In his remarks, Dr. Fikru Regassa, OIE Delegate in Ethiopia declared that “The workshop to assess the implementation of roadmap of the National Bridging Workshop was timely, as Ethiopia is deliberating its One Health Action Plan for 2021-2022, and findings will be incorporated in the plan. Already 57 percent of the activities outlined in the One Health Action Plan are in the NBW roadmap, so we can build on this strong foundation”. He further added that “we renew the strong willingness and preparedness of the Ministry of Agriculture to work in close collaboration with whole stakeholders to achieve this”.
In recent years, the world has seen increasing emergence of infectious zoonotic diseases, including novel strains of highly pathogenic avian influenza (HPAI) in 2020, ebola virus in West, Central and Eastern Africa in 2014, 2018, 2019, 2020 and, most recently, the emergence of severe acute respiratory syndrome Coronavirus 2 (SARS-CoV-2), known as COVID-19.
In this context, the One Health concept has gained great momentum as it becomes clear that collaboration between the different sectors can help countries to better tackle current and emerging health threats. It is also a much needed approach for other major global health challenges such as antimicrobial resistance, food safety, and climate change among others. However, implementing this approach faces many obstacles such as inadequate human and financial resources as well as limited diagnostic and laboratory capacity at national and sub-national levels.

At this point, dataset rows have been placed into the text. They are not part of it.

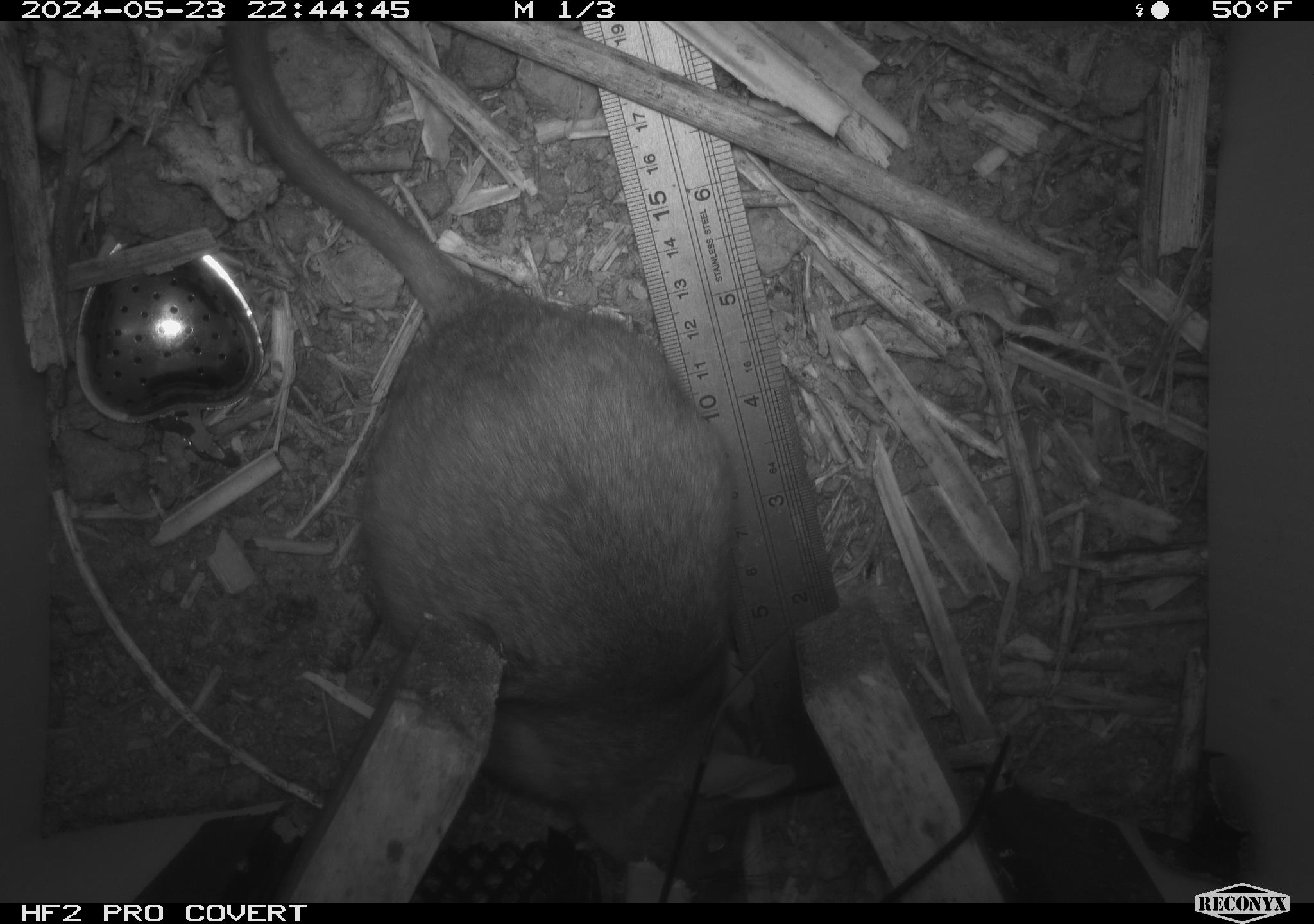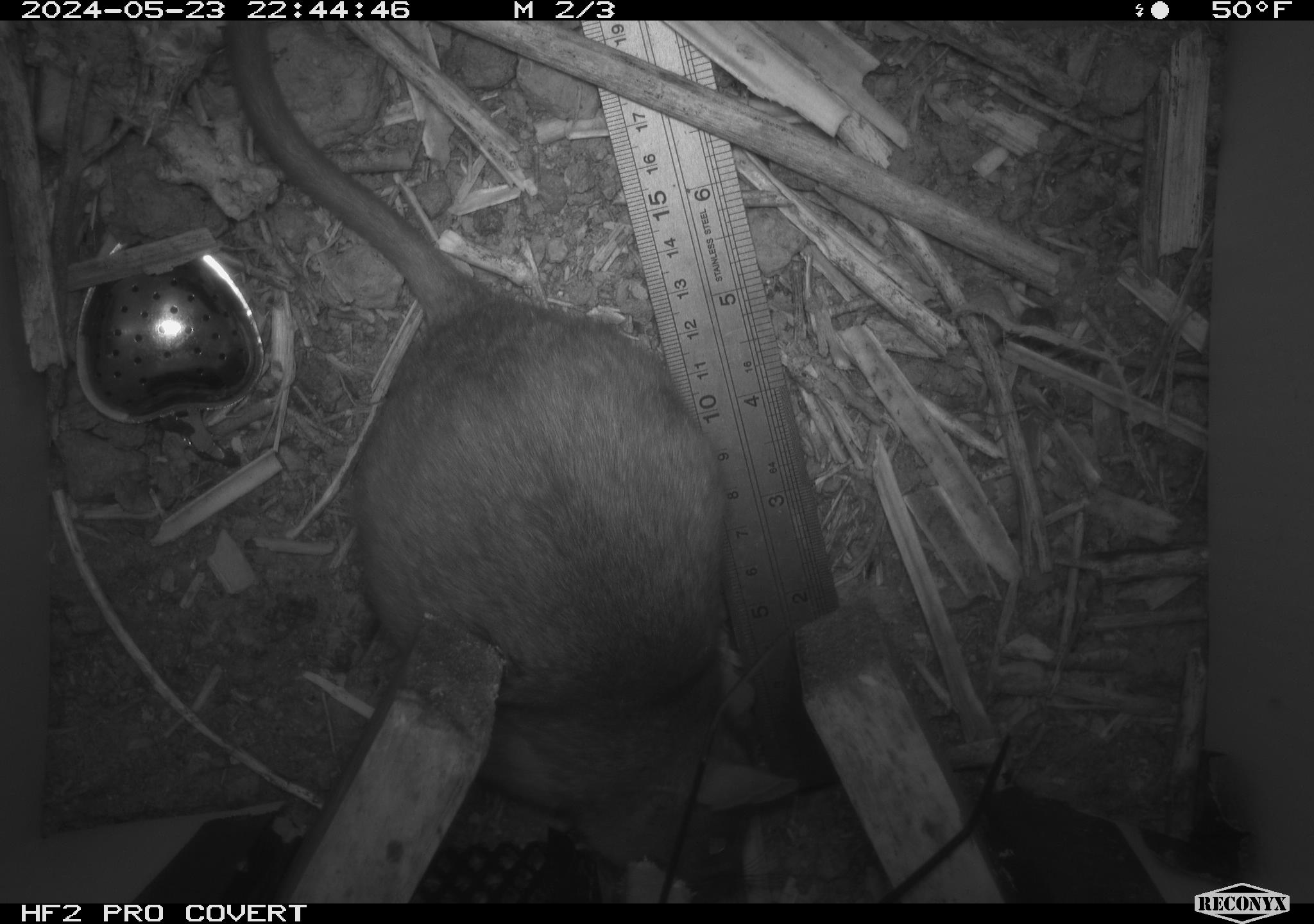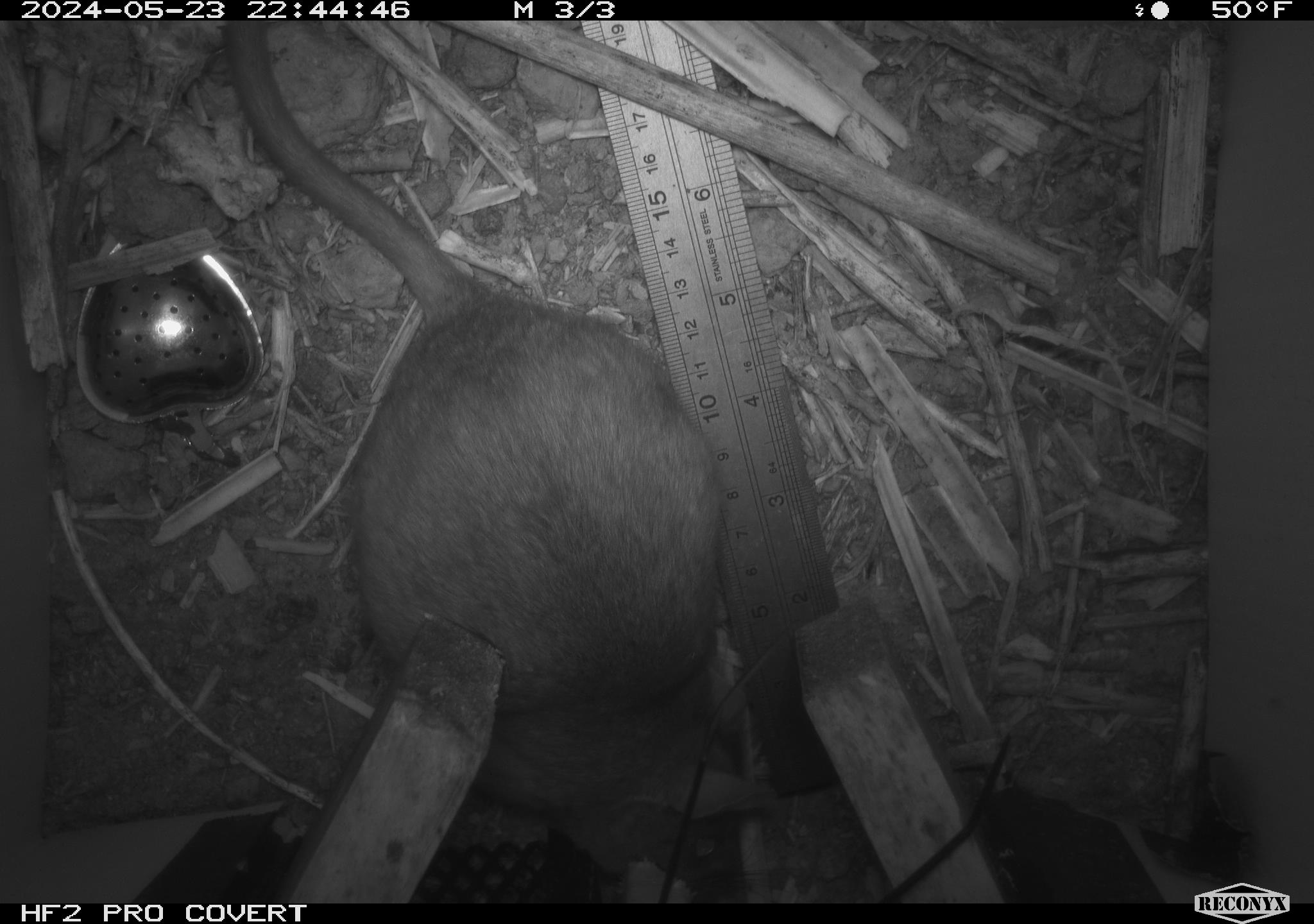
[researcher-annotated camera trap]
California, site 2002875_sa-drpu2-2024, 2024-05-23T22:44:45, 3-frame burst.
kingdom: Animalia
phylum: Chordata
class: Mammalia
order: Rodentia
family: Cricetidae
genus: Neotoma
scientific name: Neotoma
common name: pack rat or woodrat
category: neotoma species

To overcome these challenges, in 2013, the OIE and WHO conducted for the first time an analysis of the differences and synergies between the two main legal frameworks and their associated tools that guide their support to countries mainly, the International Health Regulation 2005 (IHR 2005) and the Performance of Veterinary Services (PVS) Pathway. Building on the strength of these existing institutional frameworks, the two organisations, together with FAO, jointly developed methods to facilitate communication between the animal and human health sectors. In-country workshops were held, enabling national counterparts to better understand the IHR 2005 and PVS and allowing them to agree on priority needs and jointly develop their bridging efforts to work together. This led to the establishment of National IHR-PVS Bridging Workshops (NBWs).
Participants updated the NBW roadmap based on the discussions during the workshop. Before the workshop, an anonymous qualitative online survey was conducted among stakeholders from the human and animal health and environment sectors to have a reliable assessment of the level of implementation of activities in the roadmap.
The results of this survey were also used to update the roadmap during the workshop and further strengthen the collaboration between the animal and human health and environment sectors in the country. Key findings of the survey were that 7 percent of the NBW activities were conducted fully and slightly more than half of the activities were conducted partially, the main bottleneck of incompletion of activities being limited financial and technical support. However, almost all stakeholders showed their interest in conducting NBW at a sub-national level as well as in conducting another NBW at national level in the coming years.
This workshop gave national stakeholders a unique opportunity to “diagnose” their existing collaboration challenges and gaps, and then jointly developed actionable steps to strengthen collaboration that supports both PVS and IHR. Unlike other collaborative evaluation tools, NBWs link One Health actions directly to international policies and frameworks, providing a global approach that leverages shared actions across many countries.